Implementing the following functions in the Open vSwitch datapath provider API (see  lib/dpif-provider.h) allows the sampling hardware to be configured:

/* Retrieves 'dpif''s sFlow sampling probability into '*probability'.
 * Return value is 0 or a positive errno value.  EOPNOTSUPP indicates that
 * the datapath does not support sFlow, as does a null pointer.
 * '*probability' is expressed as the number of packets out of UINT_MAX to
 * sample, e.g. probability/UINT_MAX is the probability of sampling a given
 * packet. */
 int (*get_sflow_probability)(const struct dpif *dpif,
                               uint32_t *probability);
/* Sets 'dpif''s sFlow sampling probability to 'probability'.  Return value
 * is 0 or a positive errno value.  EOPNOTSUPP indicates that the datapath
 * does not support sFlow, as does a null pointer.
 * 'probability' is expressed as the number of packets out of UINT_MAX to
 * sample, e.g. probability/UINT_MAX is the probability of sampling a given
 * packet. */
 int (*set_sflow_probability)(struct dpif *dpif, uint32_t probability);

Packet samples are passed from the hardware up to user space as part of the datapath function (see datapath/datapath.h):

 * struct dp_upcall - metadata to include with a packet to send to userspace
 * @cmd: One of %ODP_PACKET_CMD_*.
 * @key: Becomes %ODP_PACKET_ATTR_KEY.  Must be nonnull.
 * @userdata: Becomes %ODP_PACKET_ATTR_USERDATA if nonzero.
 * @sample_pool: Becomes %ODP_PACKET_ATTR_SAMPLE_POOL if nonzero.
 * @actions: Becomes %ODP_PACKET_ATTR_ACTIONS if nonnull.
 * @actions_len: Number of bytes in @actions.
 struct dp_upcall_info {
         u8 cmd;
         const struct sw_flow_key *key;
         u64 userdata;
         u32 sample_pool;
         const struct nlattr *actions;
         u32 actions_len;

The user space sFlow agent periodically retrieves standard interface counters using the netdev provider interface (see lib/netdev-provider.h):

/* Retrieves current device stats for 'netdev' into 'stats'.
 * A network device that supports some statistics but not others, it should
 * set the values of the unsupported statistics to all-1-bits
 * (UINT64_MAX). */
 int (*get_stats)(const struct netdev *netdev, struct netdev_stats *);

The article, OpenFlow and sFlow, describes how the two technologies combine to provide the visibility and control needed to manage network performance. In the server virtualization space, support for the Open vSwitch in network adapters, offers a way to deliver hardware acceleration while still providing the visibility and control of OpenFlow and sFlow.

Wednesday, June 1, 2011

Resource allocation

The paper, PRESS: PRedictive Elastic ReSource Scaling for cloud systems, describes a resource management scheme that uses continuous measurements of virtual machine resource usage to predict future requirements and then automatically adjusts the resources allocated to each virtual machine in order to satisfy predicted demand and meet service level objectives (SLOs).

The specific example described in the paper involves collecting virtual machine CPU usage measurements every minute from a cluster of Xen servers.
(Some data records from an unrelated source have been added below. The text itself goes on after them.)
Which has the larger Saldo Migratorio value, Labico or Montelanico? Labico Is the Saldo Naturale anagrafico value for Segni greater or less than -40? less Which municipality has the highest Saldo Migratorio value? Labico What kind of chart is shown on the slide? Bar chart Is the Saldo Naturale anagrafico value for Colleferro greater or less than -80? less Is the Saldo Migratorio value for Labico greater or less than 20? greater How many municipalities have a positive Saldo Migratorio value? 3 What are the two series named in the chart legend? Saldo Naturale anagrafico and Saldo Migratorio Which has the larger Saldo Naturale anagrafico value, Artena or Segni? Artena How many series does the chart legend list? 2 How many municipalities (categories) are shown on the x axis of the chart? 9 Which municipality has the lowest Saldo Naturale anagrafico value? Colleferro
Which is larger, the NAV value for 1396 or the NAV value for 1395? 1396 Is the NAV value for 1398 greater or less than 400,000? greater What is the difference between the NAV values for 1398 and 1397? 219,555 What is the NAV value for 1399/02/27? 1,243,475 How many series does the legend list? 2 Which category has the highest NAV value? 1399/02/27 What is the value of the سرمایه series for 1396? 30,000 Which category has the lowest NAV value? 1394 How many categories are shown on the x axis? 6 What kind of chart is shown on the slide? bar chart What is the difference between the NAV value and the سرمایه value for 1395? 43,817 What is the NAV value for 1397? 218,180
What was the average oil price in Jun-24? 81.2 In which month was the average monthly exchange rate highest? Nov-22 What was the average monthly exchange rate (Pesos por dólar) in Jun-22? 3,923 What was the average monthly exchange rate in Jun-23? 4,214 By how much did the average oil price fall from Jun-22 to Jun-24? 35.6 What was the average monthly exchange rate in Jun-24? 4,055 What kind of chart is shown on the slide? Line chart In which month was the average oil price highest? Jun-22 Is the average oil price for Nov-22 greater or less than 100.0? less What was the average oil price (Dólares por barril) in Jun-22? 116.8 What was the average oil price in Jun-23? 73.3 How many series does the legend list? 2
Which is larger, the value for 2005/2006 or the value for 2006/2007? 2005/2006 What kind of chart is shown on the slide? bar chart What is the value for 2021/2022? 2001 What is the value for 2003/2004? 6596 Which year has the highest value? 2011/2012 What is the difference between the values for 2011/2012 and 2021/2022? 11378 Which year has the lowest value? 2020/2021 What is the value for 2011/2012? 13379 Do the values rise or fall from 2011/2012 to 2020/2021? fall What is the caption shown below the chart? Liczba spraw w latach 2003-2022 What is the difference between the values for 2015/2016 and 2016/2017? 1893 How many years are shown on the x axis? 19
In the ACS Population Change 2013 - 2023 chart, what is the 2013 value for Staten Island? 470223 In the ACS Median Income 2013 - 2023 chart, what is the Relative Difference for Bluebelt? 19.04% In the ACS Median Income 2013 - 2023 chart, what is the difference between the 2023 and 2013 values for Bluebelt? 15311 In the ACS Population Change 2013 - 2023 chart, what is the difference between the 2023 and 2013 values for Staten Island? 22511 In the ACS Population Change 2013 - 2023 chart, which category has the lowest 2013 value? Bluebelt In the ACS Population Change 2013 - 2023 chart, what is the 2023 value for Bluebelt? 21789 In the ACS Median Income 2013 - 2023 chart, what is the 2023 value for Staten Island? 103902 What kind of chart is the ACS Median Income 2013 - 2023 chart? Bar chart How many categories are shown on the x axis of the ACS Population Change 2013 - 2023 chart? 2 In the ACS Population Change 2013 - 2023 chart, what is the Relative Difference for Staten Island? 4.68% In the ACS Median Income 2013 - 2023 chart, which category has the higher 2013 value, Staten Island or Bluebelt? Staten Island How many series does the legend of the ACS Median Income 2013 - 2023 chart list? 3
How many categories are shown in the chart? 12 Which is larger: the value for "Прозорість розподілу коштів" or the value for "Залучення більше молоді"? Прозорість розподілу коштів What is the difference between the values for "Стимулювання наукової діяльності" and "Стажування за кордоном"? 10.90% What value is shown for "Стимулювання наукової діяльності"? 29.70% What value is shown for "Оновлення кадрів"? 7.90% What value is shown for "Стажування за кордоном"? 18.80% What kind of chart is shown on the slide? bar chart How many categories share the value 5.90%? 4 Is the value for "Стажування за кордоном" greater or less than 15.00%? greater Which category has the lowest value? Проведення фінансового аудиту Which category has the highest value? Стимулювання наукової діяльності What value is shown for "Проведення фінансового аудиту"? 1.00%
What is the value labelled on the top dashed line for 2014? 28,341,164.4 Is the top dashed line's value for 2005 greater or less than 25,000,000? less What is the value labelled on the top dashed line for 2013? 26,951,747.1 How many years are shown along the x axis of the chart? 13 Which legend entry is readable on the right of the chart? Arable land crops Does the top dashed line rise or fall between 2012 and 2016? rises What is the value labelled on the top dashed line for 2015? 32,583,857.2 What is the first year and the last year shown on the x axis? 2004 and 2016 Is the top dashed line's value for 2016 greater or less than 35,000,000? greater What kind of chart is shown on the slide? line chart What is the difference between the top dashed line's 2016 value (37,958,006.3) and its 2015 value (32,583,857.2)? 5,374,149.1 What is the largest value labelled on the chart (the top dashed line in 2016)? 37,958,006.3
Xen attracts innovation because the open source platform makes it easy for researchers to make modifications. In addition, Xen is the dominant cloud platform and so any improvements can quickly be adopted and have a large impact.

Support for the sFlow standard in the Xen Cloud Platform (XCP) provides the cloud-scale monitoring needed to support measurement based control schemes like PRESS in production environments. For a broader perspective, the Data center convergence, visibility and control presentation describes the critical role that measurement plays in managing costs and optimizing performance.